Another long pause.

"No, she cudn' bear pain. P'raps he might ha' stood it better— though o' course you acted for the best, an' thankin' you kindly. I'd as lief take her home now, naybours, if 'tis all the same."

He lifted the body in his arms, and carried it pretty steadily down the quay steps to his market-boat, that was moored below. Two minutes later he had pushed off and was rowing it quietly homewards.

There is no more to say, except that the woman recovered. She had fainted, I suppose, as they pulled her out. Anyhow, These-an'-That restored her to life—and she ran away the very next week with the gamekeeper.

III—"DOUBLES" AND QUITS.

Here is a story from Troy, containing two ghosts and a moral. I found it, only last week, in front of a hump-backed cottage that the masons are pulling down to make room for the new Bank. Simon Hancock, the outgoing tenant, had fetched an empty cider-cask, and set it down on the opposite side of the road; and from this Spartan seat watched the work of demolition for three days, without exhaustion and without emotion.
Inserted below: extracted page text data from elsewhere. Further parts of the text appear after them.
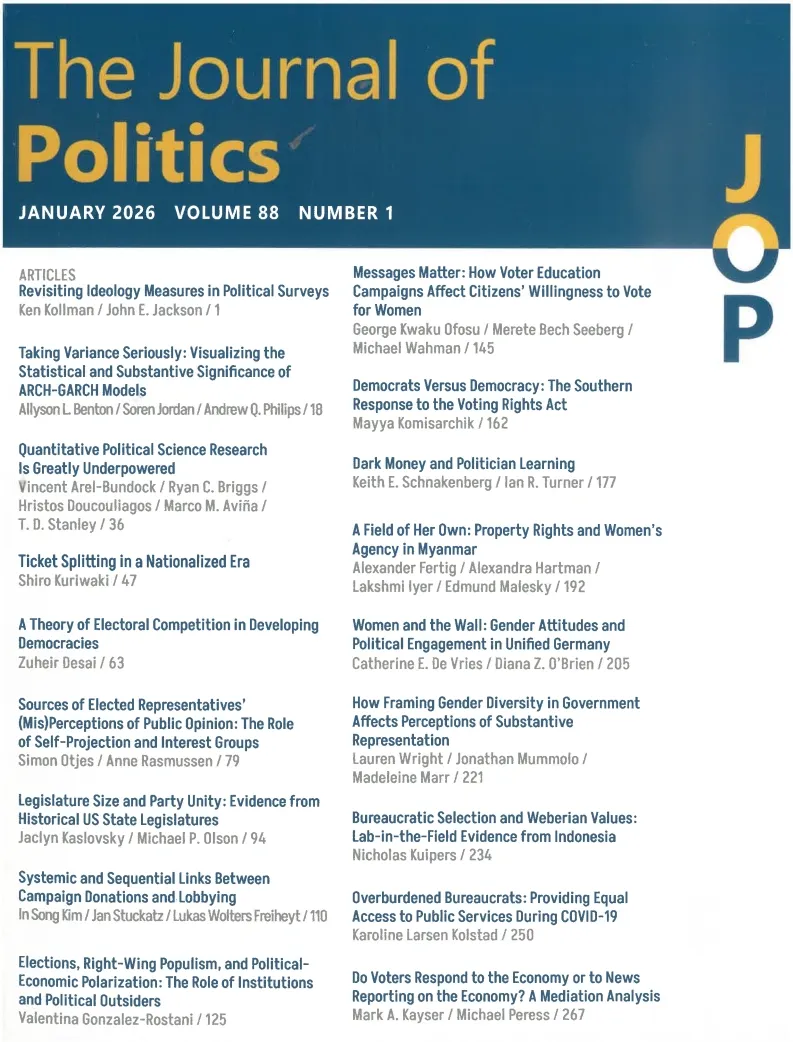 The Journal of Politics

JANUARY 2026 VOLUME 88 NUMBER 1

JOP

ARTICLES
Revisiting Ideology Measures in Political Surveys
Ken Kollman / John E. Jackson / 1

Taking Variance Seriously: Visualizing the Statistical and Substantive Significance of ARCH-GARCH Models
Allyson L. Benton / Soren Jordan / Andrew Q. Philips / 18

Quantitative Political Science Research Is Greatly Underpowered
Vincent Arel-Bundock / Ryan C. Briggs / Hristos Doucouliagos / Marco M. Aviña / T. D. Stanley / 36

Ticket Splitting in a Nationalized Era
Shiro Kuriwaki / 47

A Theory of Electoral Competition in Developing Democracies
Zuheir Desai / 63

Sources of Elected Representatives' (Mis)Perceptions of Public Opinion: The Role of Self-Projection and Interest Groups
Simon Otjes / Anne Rasmussen / 79

Legislature Size and Party Unity: Evidence from Historical US State Legislatures
Jaclyn Kaslovsky / Michael P. Olson / 94

Systemic and Sequential Links Between Campaign Donations and Lobbying
In Song Kim / Jan Stuckatz / Lukas Wolters Freiheyt / 110

Elections, Right-Wing Populism, and Political-Economic Polarization: The Role of Institutions and Political Outsiders
Valentina Gonzalez-Rostani / 125

Messages Matter: How Voter Education Campaigns Affect Citizens' Willingness to Vote for Women
George Kwaku Ofosu / Merete Bech Seeberg / Michael Wahman / 145

Democrats Versus Democracy: The Southern Response to the Voting Rights Act
Mayya Komisarchik / 162

Dark Money and Politician Learning
Keith E. Schnakenberg / Ian R. Turner / 177

A Field of Her Own: Property Rights and Women's Agency in Myanmar
Alexander Fertig / Alexandra Hartman / Lakshmi Iyer / Edmund Malesky / 192

Women and the Wall: Gender Attitudes and Political Engagement in Unified Germany
Catherine E. De Vries / Diana Z. O'Brien / 205

How Framing Gender Diversity in Government Affects Perceptions of Substantive Representation
Lauren Wright / Jonathan Mummolo / Madeleine Marr / 221

Bureaucratic Selection and Weberian Values: Lab-in-the-Field Evidence from Indonesia
Nicholas Kuipers / 234

Overburdened Bureaucrats: Providing Equal Access to Public Services During COVID-19
Karoline Larsen Kolstad / 250

Do Voters Respond to the Economy or to News Reporting on the Economy? A Mediation Analysis
Mark A. Kayser / Michael Peress / 267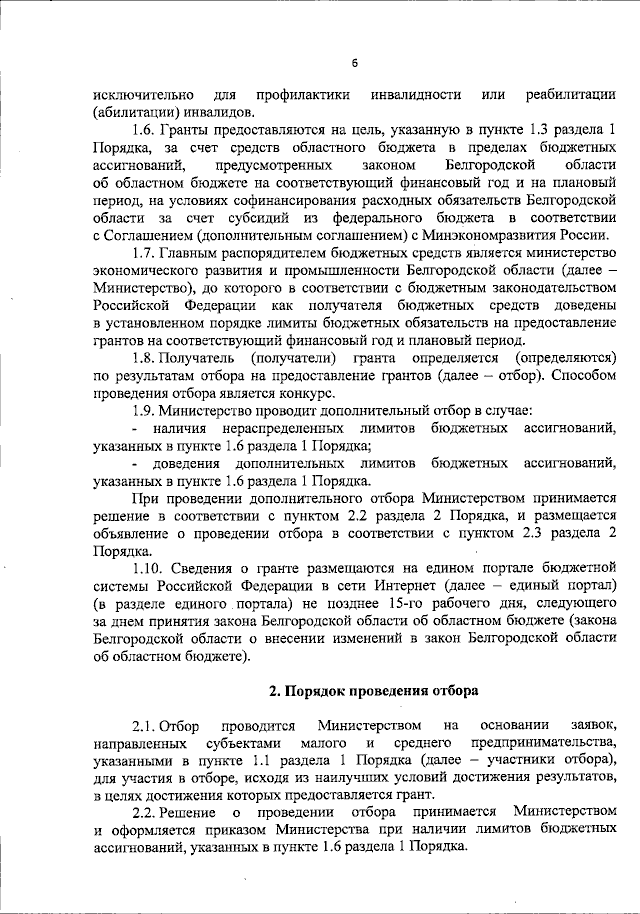 6

исключительно для профилактики инвалидности или реабилитации (абилитации) инвалидов.

1.6. Гранты предоставляются на цель, указанную в пункте 1.3 раздела 1 Порядка, за счет средств областного бюджета в пределах бюджетных ассигнований, предусмотренных законом Белгородской области об областном бюджете на соответствующий финансовый год и на плановый период, на условиях софинансирования расходных обязательств Белгородской области за счет субсидий из федерального бюджета в соответствии с Соглашением (дополнительным соглашением) с Минэкономразвития России.

1.7. Главным распорядителем бюджетных средств является министерство экономического развития и промышленности Белгородской области (далее – Министерство), до которого в соответствии с бюджетным законодательством Российской Федерации как получателя бюджетных средств доведены в установленном порядке лимиты бюджетных обязательств на предоставление грантов на соответствующий финансовый год и плановый период.

1.8. Получатель (получатели) гранта определяется (определяются) по результатам отбора на предоставление грантов (далее – отбор). Способом проведения отбора является конкурс.

1.9. Министерство проводит дополнительный отбор в случае:

- наличия нераспределенных лимитов бюджетных ассигнований, указанных в пункте 1.6 раздела 1 Порядка;

- доведения дополнительных лимитов бюджетных ассигнований, указанных в пункте 1.6 раздела 1 Порядка.

При проведении дополнительного отбора Министерством принимается решение в соответствии с пунктом 2.2 раздела 2 Порядка, и размещается объявление о проведении отбора в соответствии с пунктом 2.3 раздела 2 Порядка.

1.10. Сведения о гранте размещаются на едином портале бюджетной системы Российской Федерации в сети Интернет (далее – единый портал) (в разделе единого портала) не позднее 15-го рабочего дня, следующего за днем принятия закона Белгородской области об областном бюджете (закона Белгородской области о внесении изменений в закон Белгородской области об областном бюджете).

2. Порядок проведения отбора

2.1. Отбор проводится Министерством на основании заявок, направленных субъектами малого и среднего предпринимательства, указанными в пункте 1.1 раздела 1 Порядка (далее – участники отбора), для участия в отборе, исходя из наилучших условий достижения результатов, в целях достижения которых предоставляется грант.

2.2. Решение о проведении отбора принимается Министерством и оформляется приказом Министерства при наличии лимитов бюджетных ассигнований, указанных в пункте 1.6 раздела 1 Порядка.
In the interval between two avalanches of dusty masonry, he spoke to this effect:—

Once upon a time the cottage was inhabited by a man and his wife. The man was noticeable for the extreme length of his upper lip and gloom of his religious opinions. He had been a mate in the coasting trade, but settled down, soon after his marriage, and earned his living as one of the four pilots in the port. The woman was unlovely, with a hard eye and a temper as stubborn as one of St. Nicholas's horns. How she had picked up with a man was a mystery, until you looked at him.

After six years of wedlock they quarrelled one day, about nothing at all: at least, Simon Hancock, though unable to state the exact cause of strife, felt himself ready to swear it was nothing more serious than the cooking of the day's dinner. From that date, however, the pair lived in the house together and never spoke. The man happened to be of the home-keeping sort—possessed no friends and never put foot inside a public-house. Through the long evenings he would sit beside his own fender, with his wife facing him, and never a word flung across the space between them, only now and then a look of cold hate. The few that saw them thus said it was like looking on a pair of ugly statues. And this lasted for four years.

Of course the matter came to their minister's ears—he was a "Brianite"—and the minister spoke to them after prayer-meeting, one Wednesday night, and called at the cottage early next morning, to reconcile them. He stayed fifteen minutes and came away, down the street, with a look on his face such as Moses might have worn on his way down from Mount Sinai, if only Moses had seen the devil there, instead of God.

At the end of four years, the neighbours remarked that for two days no smoke had issued from the chimney of this cottage, nor had anyone seen the front door opened. There grew a surmise that the quarrel had flared out at last, and the wedded pair were lying within, in their blood. The anticipated excitement of finding the bodies was qualified, however, by a very present sense of the manner in which the bodies had resented intrusion during life. It was not until sunset on the second day that the constable took heart to break in the door.